Stael creates a space in her novel where the artist woman will provide for the world differently than the domestic woman whose creations are compromised by the dogmatic practices of society. The identity of the woman artist of divine existence filled with plentitude opportunity but knows that this has to come to an end. Just like you the and beauty art runs out of time and so the artist mourns the loss of the gift before she even considers her broken heart in connection to Oswald. The role of the widow becomes important in the novel because it reflects on a new final invention of the self. Corinne mourns her previous self. She then retreats to the private, isolated world of memory where nothing new can happen, where imagination becomes an echo, not a voice. “I miss what I was; that is all. I used to take pride in my talent” Corinne tells Oswald ( Stael 268). After she has been alone for awhile she says, “I felt my mind slipping away” (269).
Properzia Rossi in her poem to the undeserving lover also sees a lost potential for true love. The matters of the heart go empty “Let me pour my soul away!” (L 3). But this poet hope that her creativity will outlast her without inheritance, she hopes that “something... may speak to you when I am gone ( L11). This moving away from love or from the source of creation always concerns the artist of the affects and the impact of the art. The creation for the woman artist becomes a birth a lineage of inheritance that she hope will remain after she is gone. “I might have kindled with the fire of heaven/ things not of such as die!” (L 68-69).

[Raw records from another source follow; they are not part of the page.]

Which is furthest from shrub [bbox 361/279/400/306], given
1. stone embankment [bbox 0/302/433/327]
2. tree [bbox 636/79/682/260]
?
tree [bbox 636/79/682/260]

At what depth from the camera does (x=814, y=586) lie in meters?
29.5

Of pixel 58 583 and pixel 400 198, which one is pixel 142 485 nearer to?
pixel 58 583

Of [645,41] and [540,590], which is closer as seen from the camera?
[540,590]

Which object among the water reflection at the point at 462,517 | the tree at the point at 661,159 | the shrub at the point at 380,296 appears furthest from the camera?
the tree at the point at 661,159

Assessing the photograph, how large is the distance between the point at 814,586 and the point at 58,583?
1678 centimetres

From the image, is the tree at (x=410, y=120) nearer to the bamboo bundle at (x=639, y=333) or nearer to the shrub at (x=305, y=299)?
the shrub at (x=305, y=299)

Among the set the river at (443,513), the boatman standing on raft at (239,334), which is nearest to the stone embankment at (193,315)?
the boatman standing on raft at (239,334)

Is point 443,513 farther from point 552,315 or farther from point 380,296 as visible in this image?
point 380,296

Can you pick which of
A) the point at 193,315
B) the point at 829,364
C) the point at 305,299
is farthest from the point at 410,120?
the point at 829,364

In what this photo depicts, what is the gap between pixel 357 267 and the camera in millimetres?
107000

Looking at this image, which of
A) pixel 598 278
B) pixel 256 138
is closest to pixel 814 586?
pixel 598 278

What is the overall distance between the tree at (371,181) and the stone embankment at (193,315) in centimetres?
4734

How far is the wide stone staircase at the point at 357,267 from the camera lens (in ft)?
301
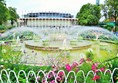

In the creation process the body becomes unimportant. The mind and the heart are the resources for creation. And when love has failed to inspire more art in the heart of the artist, Rosssi hopes that “It comes back, the power within me born flows back; my fruitless dower….I shall not perish all!” (L 28-32). The perishing happens when there is no reception of the gift. No acceptance. That’s when “suffering becomes an oracle” for Corinne. (Stael 271). Here the artist foretells her own end. When passion runs out, love and art perish.